Written problem A. From the Simplified Remote Restart page, list each capability it attributes to PowerVC 1.3.2.
Written problem B. Check these statements against the Simplified Remote Restart page. For each one, answer yes or no and quote the words from the page that decide it. (i) With HMC 860, the Simplified Remote Restart flag can be set without stopping the virtual machine. (ii) The earlier Remote Restart involved an Active Memory Sharing setup. (iii) The beta version of PowerVC failed the first time it was tested.
Written problem C. Resume the Simplified Remote Restart page after its last sentence and keep writing it in the same technical voice.

Document segment.

IBM Support

Simplified Remote Restart via HMC or PowerVC

How To


Summary

Let PowerVC restart your failed LPAR (VM) on another server for you, while you sleep at night!

Objective

Nigels Banner

Steps

Previous Remote Restart was rather complicated and involved Active Memory Sharing setup, hence the new name. Now in 2016 it is Simplified

SRR Logo by Nigel Griffiths

What is it for?

  • You have a running Virtual Machine but the Server that it was running on suddenly halt which some machine level issue.
  • The details of the Virtual Machine are available and so it the disk on a SAN device - external to the machine.
  • You need to rebuild the Virtual Machine on a different server with enough CPU and RAM resources, connect the disks and network.
  • So you can quickly restart the service.
  • Simplified Remote Restart does these tasks for you in a minute.

STOP PRESS - UPDATED INFORMATION: November 2016

HMC 860 (November 2016) - Allows setting the Simplified Remote Restart flag without stopping the virtual machine so no service outage.

PowerVC 1.3.2 (December 2016) - Now has automatic Simplified Remote Restart. It notices the virtual machine stopped and automatically starts recovery to other servers in the PowerVC Host Group, plus you can prioritize the virtual machines, so the Production ones get recovered first.   I tested the beta version and it worked well 1st time.

Records.

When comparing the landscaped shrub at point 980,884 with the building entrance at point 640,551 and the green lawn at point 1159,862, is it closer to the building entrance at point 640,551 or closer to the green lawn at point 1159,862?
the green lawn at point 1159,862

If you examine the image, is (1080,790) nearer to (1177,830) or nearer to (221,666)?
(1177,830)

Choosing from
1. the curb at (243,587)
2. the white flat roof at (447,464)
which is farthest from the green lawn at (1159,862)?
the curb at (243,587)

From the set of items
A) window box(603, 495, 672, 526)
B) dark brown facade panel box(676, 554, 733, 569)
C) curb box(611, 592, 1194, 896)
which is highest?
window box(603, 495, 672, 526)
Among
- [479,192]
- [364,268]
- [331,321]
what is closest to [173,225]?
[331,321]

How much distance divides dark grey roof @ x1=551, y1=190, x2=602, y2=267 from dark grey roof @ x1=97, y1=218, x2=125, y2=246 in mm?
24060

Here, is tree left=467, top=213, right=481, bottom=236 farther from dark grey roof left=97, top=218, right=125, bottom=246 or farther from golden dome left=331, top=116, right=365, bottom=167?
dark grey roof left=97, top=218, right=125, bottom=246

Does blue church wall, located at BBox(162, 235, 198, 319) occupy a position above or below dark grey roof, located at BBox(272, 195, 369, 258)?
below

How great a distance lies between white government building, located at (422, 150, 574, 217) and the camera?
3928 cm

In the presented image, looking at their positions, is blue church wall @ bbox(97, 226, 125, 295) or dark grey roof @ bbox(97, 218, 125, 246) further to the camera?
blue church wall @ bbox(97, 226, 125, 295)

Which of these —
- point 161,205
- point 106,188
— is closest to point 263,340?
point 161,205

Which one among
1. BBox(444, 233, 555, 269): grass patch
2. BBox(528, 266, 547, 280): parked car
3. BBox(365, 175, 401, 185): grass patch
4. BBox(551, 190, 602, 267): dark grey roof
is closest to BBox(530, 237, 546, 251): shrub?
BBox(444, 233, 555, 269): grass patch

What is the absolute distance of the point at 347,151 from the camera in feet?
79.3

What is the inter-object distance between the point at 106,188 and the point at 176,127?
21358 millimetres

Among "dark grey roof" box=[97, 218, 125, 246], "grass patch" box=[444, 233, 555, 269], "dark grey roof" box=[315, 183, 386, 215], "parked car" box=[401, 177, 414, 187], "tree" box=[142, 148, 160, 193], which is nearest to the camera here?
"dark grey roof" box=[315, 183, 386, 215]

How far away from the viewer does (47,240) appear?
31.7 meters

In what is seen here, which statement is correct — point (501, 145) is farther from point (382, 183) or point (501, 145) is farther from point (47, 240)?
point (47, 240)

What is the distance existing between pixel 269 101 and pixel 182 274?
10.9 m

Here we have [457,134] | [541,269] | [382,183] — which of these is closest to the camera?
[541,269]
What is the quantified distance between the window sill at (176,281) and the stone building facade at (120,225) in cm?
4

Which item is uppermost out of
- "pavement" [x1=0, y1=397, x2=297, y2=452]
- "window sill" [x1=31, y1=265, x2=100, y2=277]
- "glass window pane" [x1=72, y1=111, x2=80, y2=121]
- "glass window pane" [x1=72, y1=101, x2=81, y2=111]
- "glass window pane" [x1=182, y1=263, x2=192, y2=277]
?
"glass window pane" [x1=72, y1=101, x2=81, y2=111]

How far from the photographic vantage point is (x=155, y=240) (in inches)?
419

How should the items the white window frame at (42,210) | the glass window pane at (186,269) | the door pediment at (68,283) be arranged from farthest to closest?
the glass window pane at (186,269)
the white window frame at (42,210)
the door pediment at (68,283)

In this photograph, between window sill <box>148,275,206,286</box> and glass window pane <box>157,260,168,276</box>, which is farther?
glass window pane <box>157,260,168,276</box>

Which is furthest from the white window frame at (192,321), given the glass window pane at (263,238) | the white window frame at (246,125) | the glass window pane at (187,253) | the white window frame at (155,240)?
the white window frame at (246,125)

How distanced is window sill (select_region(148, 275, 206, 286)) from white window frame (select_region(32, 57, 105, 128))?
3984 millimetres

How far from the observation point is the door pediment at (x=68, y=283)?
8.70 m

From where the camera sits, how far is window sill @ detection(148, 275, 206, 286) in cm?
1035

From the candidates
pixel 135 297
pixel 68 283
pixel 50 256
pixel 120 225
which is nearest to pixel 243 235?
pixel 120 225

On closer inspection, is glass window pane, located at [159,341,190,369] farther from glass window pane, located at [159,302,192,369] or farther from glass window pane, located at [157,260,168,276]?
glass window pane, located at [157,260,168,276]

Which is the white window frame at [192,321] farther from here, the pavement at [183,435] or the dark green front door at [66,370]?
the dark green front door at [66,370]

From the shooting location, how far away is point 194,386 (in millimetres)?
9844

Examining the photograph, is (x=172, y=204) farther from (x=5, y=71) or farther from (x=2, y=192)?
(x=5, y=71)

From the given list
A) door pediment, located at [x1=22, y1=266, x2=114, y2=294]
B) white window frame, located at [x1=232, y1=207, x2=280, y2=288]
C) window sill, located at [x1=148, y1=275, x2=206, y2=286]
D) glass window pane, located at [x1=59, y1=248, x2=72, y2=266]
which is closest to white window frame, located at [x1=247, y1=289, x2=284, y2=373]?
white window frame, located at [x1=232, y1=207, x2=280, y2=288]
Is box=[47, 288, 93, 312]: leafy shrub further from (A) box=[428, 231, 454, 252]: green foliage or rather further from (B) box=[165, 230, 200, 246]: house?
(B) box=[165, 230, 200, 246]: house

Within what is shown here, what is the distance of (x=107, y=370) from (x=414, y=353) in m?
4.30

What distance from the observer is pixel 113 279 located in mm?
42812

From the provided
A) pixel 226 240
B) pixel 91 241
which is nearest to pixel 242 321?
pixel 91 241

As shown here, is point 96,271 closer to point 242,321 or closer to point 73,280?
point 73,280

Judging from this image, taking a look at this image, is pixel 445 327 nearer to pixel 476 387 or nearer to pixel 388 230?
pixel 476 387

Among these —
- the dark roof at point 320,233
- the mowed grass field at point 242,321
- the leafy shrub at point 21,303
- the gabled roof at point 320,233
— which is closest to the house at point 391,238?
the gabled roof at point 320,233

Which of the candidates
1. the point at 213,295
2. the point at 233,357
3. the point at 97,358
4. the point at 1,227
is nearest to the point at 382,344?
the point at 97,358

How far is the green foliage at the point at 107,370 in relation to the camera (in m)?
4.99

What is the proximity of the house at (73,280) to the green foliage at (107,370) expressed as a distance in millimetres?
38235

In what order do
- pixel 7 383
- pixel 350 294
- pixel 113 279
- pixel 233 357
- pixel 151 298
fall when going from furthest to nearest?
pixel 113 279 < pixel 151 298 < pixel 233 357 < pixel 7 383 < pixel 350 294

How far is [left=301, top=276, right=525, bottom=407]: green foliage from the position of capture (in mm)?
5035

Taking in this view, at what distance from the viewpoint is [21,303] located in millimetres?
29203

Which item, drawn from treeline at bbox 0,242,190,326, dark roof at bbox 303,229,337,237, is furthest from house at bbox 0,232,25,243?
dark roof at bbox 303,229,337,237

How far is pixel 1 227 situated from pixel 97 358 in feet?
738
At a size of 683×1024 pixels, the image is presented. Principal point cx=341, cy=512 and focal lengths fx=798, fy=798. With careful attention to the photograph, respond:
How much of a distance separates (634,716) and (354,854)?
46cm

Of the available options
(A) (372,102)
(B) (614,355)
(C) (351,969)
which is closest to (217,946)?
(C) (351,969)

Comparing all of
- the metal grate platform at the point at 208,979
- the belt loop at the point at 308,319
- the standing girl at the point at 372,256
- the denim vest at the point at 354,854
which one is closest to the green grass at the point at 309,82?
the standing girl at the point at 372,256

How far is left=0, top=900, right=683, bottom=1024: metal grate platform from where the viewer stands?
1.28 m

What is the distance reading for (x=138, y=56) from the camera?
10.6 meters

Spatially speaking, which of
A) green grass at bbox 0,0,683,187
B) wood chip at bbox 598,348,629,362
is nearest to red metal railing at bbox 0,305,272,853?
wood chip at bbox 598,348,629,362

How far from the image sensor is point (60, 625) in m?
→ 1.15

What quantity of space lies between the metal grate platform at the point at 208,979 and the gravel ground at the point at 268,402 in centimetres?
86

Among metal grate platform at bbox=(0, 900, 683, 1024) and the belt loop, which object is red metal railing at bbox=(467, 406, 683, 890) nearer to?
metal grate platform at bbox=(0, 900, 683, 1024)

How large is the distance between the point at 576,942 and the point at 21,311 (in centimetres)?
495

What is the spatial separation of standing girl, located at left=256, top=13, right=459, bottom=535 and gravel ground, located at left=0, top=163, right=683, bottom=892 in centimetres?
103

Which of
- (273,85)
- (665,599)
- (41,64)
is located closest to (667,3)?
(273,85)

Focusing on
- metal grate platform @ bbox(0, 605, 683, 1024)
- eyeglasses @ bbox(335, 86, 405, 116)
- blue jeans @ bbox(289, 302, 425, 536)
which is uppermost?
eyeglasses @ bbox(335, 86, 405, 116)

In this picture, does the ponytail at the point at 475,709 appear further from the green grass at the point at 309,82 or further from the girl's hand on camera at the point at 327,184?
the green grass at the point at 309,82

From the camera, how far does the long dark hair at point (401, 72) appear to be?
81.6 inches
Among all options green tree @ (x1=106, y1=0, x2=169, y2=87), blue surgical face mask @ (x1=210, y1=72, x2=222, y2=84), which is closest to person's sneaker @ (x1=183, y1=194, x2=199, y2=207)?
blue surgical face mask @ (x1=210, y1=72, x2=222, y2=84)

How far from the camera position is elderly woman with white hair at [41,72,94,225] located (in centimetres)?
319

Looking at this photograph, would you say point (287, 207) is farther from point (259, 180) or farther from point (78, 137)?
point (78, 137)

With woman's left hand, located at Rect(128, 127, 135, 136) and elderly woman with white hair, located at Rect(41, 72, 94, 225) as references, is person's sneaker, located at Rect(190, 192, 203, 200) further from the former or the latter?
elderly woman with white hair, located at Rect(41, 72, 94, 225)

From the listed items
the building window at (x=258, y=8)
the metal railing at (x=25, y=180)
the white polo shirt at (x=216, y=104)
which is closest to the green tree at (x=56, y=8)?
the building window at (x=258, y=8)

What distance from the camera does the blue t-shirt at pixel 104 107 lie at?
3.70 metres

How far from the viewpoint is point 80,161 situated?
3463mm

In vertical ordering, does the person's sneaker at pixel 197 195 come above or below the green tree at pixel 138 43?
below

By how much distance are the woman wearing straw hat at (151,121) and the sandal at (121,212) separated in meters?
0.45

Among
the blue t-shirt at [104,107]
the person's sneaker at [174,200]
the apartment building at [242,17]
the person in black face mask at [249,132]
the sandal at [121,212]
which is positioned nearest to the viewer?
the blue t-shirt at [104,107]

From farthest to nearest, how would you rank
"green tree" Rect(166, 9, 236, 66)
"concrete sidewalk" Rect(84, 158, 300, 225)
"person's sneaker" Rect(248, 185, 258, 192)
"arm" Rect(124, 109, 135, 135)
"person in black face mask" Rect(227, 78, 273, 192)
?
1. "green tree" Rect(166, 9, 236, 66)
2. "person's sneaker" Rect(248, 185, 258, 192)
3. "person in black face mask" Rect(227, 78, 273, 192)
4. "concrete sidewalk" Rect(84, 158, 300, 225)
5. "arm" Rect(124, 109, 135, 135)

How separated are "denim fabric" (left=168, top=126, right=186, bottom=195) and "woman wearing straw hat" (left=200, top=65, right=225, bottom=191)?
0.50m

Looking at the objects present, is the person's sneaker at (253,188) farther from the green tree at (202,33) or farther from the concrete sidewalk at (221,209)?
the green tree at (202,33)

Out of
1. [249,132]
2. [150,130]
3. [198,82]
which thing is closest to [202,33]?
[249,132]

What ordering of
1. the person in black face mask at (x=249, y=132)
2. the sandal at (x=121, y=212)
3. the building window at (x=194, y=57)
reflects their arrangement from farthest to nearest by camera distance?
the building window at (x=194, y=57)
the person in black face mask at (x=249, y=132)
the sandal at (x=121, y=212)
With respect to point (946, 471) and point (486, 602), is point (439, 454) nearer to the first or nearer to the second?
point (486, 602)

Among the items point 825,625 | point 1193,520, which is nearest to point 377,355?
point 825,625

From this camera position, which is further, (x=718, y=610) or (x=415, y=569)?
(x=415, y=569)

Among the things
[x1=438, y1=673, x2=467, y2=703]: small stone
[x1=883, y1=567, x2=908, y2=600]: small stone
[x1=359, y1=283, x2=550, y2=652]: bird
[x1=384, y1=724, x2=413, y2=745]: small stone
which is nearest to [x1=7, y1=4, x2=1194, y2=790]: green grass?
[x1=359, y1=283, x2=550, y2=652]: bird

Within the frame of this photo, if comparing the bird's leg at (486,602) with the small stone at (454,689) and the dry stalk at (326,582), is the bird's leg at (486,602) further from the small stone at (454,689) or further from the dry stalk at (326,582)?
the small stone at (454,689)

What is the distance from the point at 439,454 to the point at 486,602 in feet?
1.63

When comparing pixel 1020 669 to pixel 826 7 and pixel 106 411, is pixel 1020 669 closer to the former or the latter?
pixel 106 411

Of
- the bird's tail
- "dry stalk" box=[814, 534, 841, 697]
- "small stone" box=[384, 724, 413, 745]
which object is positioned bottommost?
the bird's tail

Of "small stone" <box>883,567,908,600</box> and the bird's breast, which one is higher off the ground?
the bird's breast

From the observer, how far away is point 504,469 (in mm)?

Reply A.
- It notices that the virtual machine has stopped.
- It automatically starts recovery to other servers in the PowerVC Host Group.
- It lets you prioritize the virtual machines so that the Production ones are recovered first.

Reply B.
(i) Yes: "Allows setting the Simplified Remote Restart flag without stopping the virtual machine so no service outage."
(ii) Yes: "Previous Remote Restart was rather complicated and involved Active Memory Sharing setup"
(iii) No: "I tested the beta version and it worked well 1st time."

Reply C.
 Brief the Prerequisites (fuller list lower down in the article) for Simplified Remote Restart (SRR) are:

  • POWER8 machines or above
  • Recommend the latest HMC and firmware
  • Need to switch on the Simplified Remote Restart feature on the HMC Simplified Remote Restart & reboot the VM
    Sorry about that - we know that most people want to avoid a reboot!

As simple as 1-2-3-4-5-6

  1. Get Live Partition Mobility (LPM) working
    If LPM does not work, then SRR never will!
  2. Set the Simplified Remote Restart flag for your Logical Partitions (LPAR) or Virtual Machine (VM)
  3. LPM Validate + Simplified Remote Restart Validate
  4. BANG!  Don’t Panic – do it for real!
  5. Testing it works before the event with the HMC command line interface
  6. Testing it PowerVC GUI
  7. Simplified Remote Restart is not PowerHA (HACMP)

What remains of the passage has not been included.